Anche se la location è per forza di cose la stessa (il carcere), così come il potenziale drammaturgico e gran parte delle tematiche messe in campo, il merito del regista è stato quello di aver spogliato il tutto dalla veste solita; una veste che a lungo andare non ha fatto altro che generare cloni, varianti e nulla di più. Particolarmente esaustiva, in tal senso, è la motivazione che ha accompagnato mesi or sono la menzione della giuria studenti al Festival di Todi attribuita alla pellicola del regista padovano, e che noi siamo andati a ripescare: “Per aver raccontato con intensità e delicatezza il difficile e cinematograficamente abusato tema della detenzione, senza scivolare mai nella retorica, nello stereotipo e negli stilemi legati all’immaginario comune dell’esperienza carceraria; per la capacità di coinvolgere emotivamente lo spettatore dal primo all’ultimo fotogramma utile, creando una forte empatia nei confronti delle storie e delle persone che le animano”. Queste poche righe sottolineano alla perfezione i meriti e i punti di forza del documentario.
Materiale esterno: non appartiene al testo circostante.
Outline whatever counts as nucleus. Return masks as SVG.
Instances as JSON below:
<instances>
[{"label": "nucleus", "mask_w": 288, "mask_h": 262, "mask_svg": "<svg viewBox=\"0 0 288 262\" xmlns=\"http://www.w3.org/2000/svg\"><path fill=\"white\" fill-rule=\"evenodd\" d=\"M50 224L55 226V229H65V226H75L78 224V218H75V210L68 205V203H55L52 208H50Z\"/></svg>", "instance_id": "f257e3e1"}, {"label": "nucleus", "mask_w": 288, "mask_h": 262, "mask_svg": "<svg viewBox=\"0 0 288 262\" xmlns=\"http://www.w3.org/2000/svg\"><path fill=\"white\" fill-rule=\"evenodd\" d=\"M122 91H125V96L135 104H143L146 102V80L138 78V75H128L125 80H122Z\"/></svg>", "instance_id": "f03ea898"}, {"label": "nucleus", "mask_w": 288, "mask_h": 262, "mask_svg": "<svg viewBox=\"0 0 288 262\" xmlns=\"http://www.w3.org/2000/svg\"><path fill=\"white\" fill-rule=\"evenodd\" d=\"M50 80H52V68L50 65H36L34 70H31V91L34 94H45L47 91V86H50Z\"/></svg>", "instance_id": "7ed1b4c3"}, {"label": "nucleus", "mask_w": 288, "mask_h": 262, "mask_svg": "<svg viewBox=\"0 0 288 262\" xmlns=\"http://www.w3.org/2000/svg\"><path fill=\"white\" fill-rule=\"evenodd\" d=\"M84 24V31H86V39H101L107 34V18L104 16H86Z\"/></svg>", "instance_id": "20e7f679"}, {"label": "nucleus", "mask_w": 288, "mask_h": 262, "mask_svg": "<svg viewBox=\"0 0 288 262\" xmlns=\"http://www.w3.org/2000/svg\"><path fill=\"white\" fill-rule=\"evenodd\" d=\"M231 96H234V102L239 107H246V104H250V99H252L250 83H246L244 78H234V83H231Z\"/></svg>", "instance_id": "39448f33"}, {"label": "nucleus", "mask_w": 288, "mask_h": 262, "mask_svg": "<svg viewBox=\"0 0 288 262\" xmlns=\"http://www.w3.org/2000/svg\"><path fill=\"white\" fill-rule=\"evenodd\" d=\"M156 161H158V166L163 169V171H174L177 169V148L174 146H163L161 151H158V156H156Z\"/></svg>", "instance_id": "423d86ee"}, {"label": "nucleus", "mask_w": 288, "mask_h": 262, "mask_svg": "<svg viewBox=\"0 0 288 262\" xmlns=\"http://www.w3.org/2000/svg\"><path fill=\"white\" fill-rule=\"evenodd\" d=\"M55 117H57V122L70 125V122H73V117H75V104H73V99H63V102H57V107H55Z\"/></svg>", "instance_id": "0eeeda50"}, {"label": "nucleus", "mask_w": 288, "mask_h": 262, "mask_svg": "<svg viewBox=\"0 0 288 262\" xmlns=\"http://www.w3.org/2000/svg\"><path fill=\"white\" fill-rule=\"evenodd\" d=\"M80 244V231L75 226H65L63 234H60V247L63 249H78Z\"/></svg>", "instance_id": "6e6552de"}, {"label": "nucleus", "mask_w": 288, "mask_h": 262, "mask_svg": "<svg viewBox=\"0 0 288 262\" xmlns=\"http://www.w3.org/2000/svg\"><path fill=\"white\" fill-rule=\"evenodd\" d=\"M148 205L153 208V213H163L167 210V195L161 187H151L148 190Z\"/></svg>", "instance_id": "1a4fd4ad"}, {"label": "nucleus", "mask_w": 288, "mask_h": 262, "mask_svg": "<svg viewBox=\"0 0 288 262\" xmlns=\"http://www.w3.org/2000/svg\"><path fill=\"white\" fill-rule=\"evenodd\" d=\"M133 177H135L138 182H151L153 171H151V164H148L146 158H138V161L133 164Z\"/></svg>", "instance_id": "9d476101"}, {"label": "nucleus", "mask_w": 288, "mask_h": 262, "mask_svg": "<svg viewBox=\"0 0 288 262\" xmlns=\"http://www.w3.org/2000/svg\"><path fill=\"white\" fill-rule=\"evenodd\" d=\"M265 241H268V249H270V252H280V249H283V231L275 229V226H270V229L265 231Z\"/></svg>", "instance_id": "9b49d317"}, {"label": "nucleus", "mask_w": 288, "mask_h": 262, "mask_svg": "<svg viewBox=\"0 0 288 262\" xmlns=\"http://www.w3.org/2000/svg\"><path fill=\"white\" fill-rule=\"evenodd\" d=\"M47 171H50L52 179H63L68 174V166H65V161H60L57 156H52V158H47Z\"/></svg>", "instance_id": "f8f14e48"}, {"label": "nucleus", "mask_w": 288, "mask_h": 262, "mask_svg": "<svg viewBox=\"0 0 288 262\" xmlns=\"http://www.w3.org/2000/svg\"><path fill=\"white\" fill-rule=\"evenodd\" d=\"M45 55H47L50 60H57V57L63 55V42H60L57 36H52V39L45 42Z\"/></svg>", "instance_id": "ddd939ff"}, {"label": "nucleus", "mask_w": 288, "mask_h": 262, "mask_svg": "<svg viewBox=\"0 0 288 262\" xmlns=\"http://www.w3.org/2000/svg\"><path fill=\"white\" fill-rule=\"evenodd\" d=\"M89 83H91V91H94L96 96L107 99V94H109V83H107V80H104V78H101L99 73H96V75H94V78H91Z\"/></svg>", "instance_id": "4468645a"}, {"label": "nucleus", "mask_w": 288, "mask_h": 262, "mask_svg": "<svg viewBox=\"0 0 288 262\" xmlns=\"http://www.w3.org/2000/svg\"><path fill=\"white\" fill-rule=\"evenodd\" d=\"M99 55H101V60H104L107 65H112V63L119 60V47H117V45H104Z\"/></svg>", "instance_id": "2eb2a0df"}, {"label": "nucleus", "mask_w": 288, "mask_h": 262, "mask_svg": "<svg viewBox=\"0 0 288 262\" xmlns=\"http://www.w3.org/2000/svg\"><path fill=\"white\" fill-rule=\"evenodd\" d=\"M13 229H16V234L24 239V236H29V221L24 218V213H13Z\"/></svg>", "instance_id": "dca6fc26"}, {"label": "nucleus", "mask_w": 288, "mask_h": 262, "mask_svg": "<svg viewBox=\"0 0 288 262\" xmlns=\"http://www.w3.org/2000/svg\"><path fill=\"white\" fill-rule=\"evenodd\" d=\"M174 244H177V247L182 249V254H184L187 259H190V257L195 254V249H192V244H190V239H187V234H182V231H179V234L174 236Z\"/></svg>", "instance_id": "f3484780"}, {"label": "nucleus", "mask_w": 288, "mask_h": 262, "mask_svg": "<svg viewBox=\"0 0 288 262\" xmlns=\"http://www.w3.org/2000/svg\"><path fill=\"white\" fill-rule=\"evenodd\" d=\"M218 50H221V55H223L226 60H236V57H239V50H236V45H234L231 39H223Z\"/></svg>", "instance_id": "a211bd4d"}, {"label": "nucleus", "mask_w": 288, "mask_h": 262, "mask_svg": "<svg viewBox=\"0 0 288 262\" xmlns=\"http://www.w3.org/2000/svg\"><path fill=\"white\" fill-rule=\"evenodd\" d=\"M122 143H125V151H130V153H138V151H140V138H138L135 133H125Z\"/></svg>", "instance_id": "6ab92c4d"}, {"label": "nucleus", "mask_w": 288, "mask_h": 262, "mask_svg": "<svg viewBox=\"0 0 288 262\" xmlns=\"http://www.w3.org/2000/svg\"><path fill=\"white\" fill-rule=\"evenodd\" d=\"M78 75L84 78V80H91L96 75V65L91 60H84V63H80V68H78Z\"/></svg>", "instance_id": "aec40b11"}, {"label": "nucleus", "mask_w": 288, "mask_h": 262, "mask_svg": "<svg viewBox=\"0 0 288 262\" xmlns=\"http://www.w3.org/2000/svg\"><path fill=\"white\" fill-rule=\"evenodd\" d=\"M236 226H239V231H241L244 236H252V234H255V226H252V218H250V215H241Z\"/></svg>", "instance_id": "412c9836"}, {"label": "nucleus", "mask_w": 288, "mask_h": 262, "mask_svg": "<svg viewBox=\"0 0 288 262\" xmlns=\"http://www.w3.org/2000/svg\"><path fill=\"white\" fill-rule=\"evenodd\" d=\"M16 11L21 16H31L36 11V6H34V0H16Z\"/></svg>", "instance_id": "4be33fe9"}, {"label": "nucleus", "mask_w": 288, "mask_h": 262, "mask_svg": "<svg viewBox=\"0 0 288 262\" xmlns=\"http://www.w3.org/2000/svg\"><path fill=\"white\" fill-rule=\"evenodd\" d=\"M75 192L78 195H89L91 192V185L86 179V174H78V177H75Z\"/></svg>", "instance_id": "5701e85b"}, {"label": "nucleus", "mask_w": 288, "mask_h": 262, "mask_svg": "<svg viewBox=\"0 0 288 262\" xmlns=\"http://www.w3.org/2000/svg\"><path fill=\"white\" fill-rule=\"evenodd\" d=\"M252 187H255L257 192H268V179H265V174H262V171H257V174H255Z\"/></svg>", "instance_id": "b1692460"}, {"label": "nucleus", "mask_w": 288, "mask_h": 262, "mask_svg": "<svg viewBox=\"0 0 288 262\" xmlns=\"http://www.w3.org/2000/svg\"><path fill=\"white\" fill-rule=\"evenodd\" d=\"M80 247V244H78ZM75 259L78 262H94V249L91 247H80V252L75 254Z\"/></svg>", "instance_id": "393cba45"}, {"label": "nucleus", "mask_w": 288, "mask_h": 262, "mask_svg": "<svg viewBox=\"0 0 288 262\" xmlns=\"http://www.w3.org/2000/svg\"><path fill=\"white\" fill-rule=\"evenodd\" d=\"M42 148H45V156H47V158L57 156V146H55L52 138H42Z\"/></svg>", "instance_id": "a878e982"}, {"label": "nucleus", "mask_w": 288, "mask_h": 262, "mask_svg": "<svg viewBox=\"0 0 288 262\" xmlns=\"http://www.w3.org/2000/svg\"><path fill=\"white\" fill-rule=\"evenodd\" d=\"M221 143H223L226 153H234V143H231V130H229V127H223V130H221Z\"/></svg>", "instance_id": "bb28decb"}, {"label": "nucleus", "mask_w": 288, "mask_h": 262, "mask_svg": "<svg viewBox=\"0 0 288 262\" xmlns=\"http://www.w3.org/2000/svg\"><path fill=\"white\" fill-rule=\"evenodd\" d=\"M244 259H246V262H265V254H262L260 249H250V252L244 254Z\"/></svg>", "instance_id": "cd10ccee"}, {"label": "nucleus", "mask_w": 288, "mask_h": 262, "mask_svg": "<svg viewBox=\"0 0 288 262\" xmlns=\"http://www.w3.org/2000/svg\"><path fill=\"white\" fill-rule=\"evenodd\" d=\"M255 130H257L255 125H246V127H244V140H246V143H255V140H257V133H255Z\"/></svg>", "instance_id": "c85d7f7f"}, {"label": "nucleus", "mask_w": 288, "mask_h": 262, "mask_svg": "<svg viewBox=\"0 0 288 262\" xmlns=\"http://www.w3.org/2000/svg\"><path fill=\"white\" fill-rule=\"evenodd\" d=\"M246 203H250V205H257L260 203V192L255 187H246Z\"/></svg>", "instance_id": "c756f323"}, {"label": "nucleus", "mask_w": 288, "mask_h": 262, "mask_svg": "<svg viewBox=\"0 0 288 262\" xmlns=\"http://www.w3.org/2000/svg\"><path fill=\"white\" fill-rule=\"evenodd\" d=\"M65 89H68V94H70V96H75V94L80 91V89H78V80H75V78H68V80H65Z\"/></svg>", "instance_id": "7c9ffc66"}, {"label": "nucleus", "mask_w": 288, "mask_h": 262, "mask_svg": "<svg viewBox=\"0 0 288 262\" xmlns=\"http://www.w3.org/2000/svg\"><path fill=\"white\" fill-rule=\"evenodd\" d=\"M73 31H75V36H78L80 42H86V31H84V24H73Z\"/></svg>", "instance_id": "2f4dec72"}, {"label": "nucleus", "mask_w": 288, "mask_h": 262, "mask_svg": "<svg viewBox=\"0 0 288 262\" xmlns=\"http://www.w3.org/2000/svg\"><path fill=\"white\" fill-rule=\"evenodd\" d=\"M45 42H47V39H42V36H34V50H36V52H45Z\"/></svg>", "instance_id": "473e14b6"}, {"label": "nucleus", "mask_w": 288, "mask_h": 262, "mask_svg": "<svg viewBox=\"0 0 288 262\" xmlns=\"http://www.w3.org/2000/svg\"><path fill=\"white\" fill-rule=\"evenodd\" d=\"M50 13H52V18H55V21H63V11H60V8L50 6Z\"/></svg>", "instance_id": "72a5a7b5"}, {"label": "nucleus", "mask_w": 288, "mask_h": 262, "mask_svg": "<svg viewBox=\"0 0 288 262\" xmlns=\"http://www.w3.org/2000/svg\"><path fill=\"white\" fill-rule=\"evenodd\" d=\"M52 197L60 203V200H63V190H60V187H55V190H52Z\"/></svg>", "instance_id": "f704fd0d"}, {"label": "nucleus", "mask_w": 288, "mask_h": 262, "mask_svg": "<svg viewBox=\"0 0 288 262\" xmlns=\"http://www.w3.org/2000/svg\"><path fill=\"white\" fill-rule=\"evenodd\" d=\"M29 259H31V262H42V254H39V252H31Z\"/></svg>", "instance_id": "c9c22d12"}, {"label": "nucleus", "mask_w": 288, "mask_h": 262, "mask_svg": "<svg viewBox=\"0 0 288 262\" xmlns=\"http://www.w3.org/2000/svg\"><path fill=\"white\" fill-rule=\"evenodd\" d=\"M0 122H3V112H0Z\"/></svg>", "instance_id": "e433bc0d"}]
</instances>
Da parte nostra aggiungiamo che quello di Cinetto è un piccolo film nel film, che si riflette continuamente nel suo progredire, dove è il regista stesso a mettersi in gioco e a confrontarsi faccia a faccia con i protagonisti. Si sdoppia attraverso un attento gioco di metalinguaggio mano a mano che il racconto, le situazioni, le immagini e le parole che lo compongono, prendono forma e sostanza sullo schermo. Questo fa di A tempo debito un’opera che riesce ad andare oltre la superfice e oltre tutto ciò che ci si sarebbe aspettati da un film sul e nel carcere. Qui si assiste a qualcosa di più, che tocca altre corde come quelle dell’integrazione, della condivisione, della redenzione, dell’identità, dei legami e del potere intrinseco dell’Arte. Un magma, questo, delicato e incandescente, che Cinetto riesce a controllare e a riportare in ogni singolo fotogramma con cura e soprattutto grande rispetto nei confronti delle storie che ha raccontato e di chi le ha raccontate.